▶ **EXTRAIT DE PAGE**
▬▬▬▬▬▬▬▬▬▬
25Au fils de ces différents usages, Le Page disgracié est consulté d’abord parce qu’il permettrait de mieux connaître l’entour biographique de ce qui est considéré comme la véritable œuvre de Tristan, sa poésie et son théâtre ; puis pour le savoir historique (anecdotes sur des grands de son temps ou détails pittoresques de la vie quotidienne) auquel il donnerait un accès authentique, la personne de Tristan devenant figure d’un type social (le petit noble ou le noble déchu) que son écrit illustrerait12, d’autant plus exemplaire qu’il est vu comme un personnage de roman. Le récit n’est plus considéré que pour l’ensemble de données contextuelles (à différentes échelles, de la vie d’un poète au tableau de toute une époque) qu’il est supposé transporter, mais un contexte romancé pour correspondre à l’idée (et l’idéologie) que construit l’histoire littéraire de la société du XVIIe siècle.

26Bien sûr, ce traitement comme document semble dorénavant bien désuet et il a été depuis longtemps dénoncé par la critique. Mais les effets de lecture de l’édition de 1667 sont durables et se perçoivent aussi dans une seconde direction. Les « Remarques et observations […] » sont reproduites dans toutes les éditions modernes du texte, où ses identifications sont souvent reprises dans les notes des éditeurs d’aujourd’hui comme vérités référentielles, pas toujours référées à leur lieu d’origine. S’il n’est plus considéré comme source, le récit paraît inséparable du contexte biographique que lui ont données ces clefs et la discussion de son rapport avec l’itinéraire personnel et professionnel de Tristan — ceci comprenant la manière dont l’auteur s’y inventerait dans la cristallisation d’une mythographie personnelle —, est centrale dans les interprétations réalisées aujourd’hui de l’œuvre. Logiquement, le premier contexte biographique et familial donné par les « Remarques » se sont enrichies au fil des années de nouvelles données appelées à complexifier le portrait de poète en formation représenté dans Le Page. Mais le mouvement reste le même qui, dans un sens complémentaire, rapproche du récit des éléments venus de l’extérieur.
▬▬▬▬▬▬▬▬▬▬
▶ **LISTE DES ITEMS**

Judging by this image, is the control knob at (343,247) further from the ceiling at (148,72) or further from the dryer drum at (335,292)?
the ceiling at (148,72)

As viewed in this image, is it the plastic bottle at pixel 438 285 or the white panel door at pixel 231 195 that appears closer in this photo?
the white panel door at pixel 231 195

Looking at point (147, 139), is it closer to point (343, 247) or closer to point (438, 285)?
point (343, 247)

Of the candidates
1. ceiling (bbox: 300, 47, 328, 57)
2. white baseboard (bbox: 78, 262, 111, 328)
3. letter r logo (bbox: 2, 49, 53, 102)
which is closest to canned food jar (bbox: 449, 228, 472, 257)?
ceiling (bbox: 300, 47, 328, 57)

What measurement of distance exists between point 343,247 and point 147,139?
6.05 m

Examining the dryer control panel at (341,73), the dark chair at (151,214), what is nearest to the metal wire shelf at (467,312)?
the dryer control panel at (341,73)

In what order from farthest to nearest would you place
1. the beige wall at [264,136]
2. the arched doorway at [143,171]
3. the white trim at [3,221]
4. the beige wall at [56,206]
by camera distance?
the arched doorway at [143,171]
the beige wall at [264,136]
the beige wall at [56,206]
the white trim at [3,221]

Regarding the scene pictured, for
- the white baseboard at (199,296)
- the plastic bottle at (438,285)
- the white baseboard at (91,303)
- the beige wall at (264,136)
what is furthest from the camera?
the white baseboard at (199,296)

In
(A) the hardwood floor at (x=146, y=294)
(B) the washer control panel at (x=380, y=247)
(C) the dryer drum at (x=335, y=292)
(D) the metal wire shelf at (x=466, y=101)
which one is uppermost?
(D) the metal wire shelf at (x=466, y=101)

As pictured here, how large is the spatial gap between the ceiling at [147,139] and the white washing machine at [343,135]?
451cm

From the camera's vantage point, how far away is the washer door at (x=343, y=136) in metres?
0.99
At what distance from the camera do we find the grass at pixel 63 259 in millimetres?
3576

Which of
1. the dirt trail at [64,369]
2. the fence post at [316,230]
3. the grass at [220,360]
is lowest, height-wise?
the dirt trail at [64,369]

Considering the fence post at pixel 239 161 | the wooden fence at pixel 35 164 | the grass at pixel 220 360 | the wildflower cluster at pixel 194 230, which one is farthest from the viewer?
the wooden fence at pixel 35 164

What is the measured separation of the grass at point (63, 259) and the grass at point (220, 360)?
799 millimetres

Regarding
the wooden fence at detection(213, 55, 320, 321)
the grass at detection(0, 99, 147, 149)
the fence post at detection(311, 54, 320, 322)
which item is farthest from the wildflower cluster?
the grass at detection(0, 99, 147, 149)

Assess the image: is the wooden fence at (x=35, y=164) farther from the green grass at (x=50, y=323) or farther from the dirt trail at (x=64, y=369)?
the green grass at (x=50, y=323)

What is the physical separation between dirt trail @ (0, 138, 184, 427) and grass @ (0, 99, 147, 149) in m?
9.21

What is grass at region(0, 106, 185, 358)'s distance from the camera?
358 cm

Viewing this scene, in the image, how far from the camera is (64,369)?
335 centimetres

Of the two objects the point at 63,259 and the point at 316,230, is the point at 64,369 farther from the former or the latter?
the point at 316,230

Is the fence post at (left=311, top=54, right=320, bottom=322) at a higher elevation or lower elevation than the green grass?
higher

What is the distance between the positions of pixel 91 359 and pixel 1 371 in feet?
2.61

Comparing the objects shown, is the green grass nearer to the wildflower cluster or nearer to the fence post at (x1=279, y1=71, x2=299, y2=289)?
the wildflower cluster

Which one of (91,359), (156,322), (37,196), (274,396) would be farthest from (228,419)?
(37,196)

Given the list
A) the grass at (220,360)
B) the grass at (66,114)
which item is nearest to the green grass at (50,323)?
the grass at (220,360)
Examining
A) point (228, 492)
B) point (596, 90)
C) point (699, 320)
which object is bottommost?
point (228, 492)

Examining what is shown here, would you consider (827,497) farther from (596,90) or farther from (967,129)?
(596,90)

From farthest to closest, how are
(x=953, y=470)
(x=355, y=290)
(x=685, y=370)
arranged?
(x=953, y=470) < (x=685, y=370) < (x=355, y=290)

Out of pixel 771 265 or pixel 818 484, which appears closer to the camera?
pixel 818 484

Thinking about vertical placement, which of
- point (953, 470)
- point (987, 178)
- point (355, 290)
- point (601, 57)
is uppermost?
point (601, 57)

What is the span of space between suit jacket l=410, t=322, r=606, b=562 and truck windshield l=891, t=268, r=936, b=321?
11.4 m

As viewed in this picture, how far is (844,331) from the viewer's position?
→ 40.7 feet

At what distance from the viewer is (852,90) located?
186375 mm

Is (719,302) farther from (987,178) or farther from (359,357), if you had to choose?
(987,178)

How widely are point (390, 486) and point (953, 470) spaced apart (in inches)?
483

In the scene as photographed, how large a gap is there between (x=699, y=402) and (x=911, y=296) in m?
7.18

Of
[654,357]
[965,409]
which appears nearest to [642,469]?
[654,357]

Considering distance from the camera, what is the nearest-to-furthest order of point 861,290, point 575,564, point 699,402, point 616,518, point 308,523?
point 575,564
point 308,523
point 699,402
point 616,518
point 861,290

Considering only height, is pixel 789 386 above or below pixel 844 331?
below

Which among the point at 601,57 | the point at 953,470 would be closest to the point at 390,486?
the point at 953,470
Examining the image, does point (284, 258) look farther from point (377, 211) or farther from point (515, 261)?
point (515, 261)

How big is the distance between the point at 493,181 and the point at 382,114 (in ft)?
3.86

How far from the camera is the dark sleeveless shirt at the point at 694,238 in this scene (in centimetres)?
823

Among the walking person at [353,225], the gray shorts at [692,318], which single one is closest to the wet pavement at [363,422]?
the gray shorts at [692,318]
▬▬▬▬▬▬▬▬▬▬
▶ **CONSIGNE A**
Recopiez le passage de l'extrait sur Le Page disgracié qui commence par les mots contenant « 25Au fils de » et se termine par « du XVIIe siècle. ».
▶ **CONSIGNE B**
Indiquez, s'il vous plaît, si chacune de ces affirmations concorde avec l'extrait sur Le Page disgracié, en répondant par oui ou non et en citant les mots décisifs du texte : (i) les « Remarques et observations » figurent dans toutes les éditions modernes du texte ; (ii) la critique n'a jamais dénoncé le traitement du récit comme document ; (iii) la poésie et le théâtre sont tenus pour la véritable œuvre de Tristan.
▶ **CONSIGNE C**
Poursuivez l'extrait sur Le Page disgracié à la suite de sa dernière phrase.
Les items n'ont aucun rôle à jouer ici.

▶ **RÉPONSE A**
25Au fils de ces différents usages, Le Page disgracié est consulté d’abord parce qu’il permettrait de mieux connaître l’entour biographique de ce qui est considéré comme la véritable œuvre de Tristan, sa poésie et son théâtre ; puis pour le savoir historique (anecdotes sur des grands de son temps ou détails pittoresques de la vie quotidienne) auquel il donnerait un accès authentique, la personne de Tristan devenant figure d’un type social (le petit noble ou le noble déchu) que son écrit illustrerait12, d’autant plus exemplaire qu’il est vu comme un personnage de roman. Le récit n’est plus considéré que pour l’ensemble de données contextuelles (à différentes échelles, de la vie d’un poète au tableau de toute une époque) qu’il est supposé transporter, mais un contexte romancé pour correspondre à l’idée (et l’idéologie) que construit l’histoire littéraire de la société du XVIIe siècle.

▶ **RÉPONSE B**
(i) Oui : « Les « Remarques et observations […] » sont reproduites dans toutes les éditions modernes du texte ».
(ii) Non : « il a été depuis longtemps dénoncé par la critique ».
(iii) Oui : « ce qui est considéré comme la véritable œuvre de Tristan, sa poésie et son théâtre ».

▶ **RÉPONSE C**
27Quoi qu’il en soit des problèmes théoriques ou méthodologiques posées par les conséquences de l’édition de 1667 sur l’histoire du livre et de sa réception telle que nous l’avons ici brièvement rappelée, la proposition d’expérimentation d’une lecture « sans contexte » semble achopper sur le fait qu’il est difficile d’ignorer ou de feindre d’ignorer cette histoire que Le Page disgracié porte nécessairement avec lui, non sous la forme d’une mémoire évanescente, mais très concrètement, dans sa localisation institutionnelle (comme « premier roman autobiographique en français », par exemple) ou dans les formes d’inscription matérielle (ses éditions, notamment) qui en rendent la lecture réalisable. En particulier, il serait tout à fait erroné de croire possible d’atteindre une sorte d’état premier de l’œuvre dans son occurrence originelle, pure de toute gangue contextuelle, antérieure à toute extériorité commentative ou informationnelle, et de ce fait fidèle à la « vraie » intention de son auteur13 : on en passe nécessairement par ces strates accumulées pour la lire. La question devient alors celle de ce qui est montré du premier état de l’œuvre, ou plus précisément, de la manière dont il est construit — comme origine, point de référence ou, au contraire, moment inachevé.

« Passages obscurs » ou descriptions relatives ?

28La perspective qu’offre la seconde édition du Page disgracié sur la première est en cela tout à fait parlante. L’ajout des « Remarques et observations » s’inscrit dans une opération éditoriale globale, qui comporte aussi l’adjonction d’une épître dédicatoire (l’édition de 1643 n’en comportait pas), d’une épître « Le Libraire au Lecteur », d’une table des matières, et des variantes. L’épître au lecteur (signé du nom du libraire éditeur A. Boutonné) justifie la réédition par les défauts de la première :

Pour rendre cette lecture plus intelligible, j’ai encore adjouté la clef et les annotations qui servent à l’éclaircissement de quelques noms propres et autres passages obscurs, que l’Autheur avoit ainsi fait imprimer pour des considérations qui me sont inconnues, et qui cachoient une partie des beautés de ce Roman qui a si peu veu le jour qu’il parestra sans doute en sa première lumière14.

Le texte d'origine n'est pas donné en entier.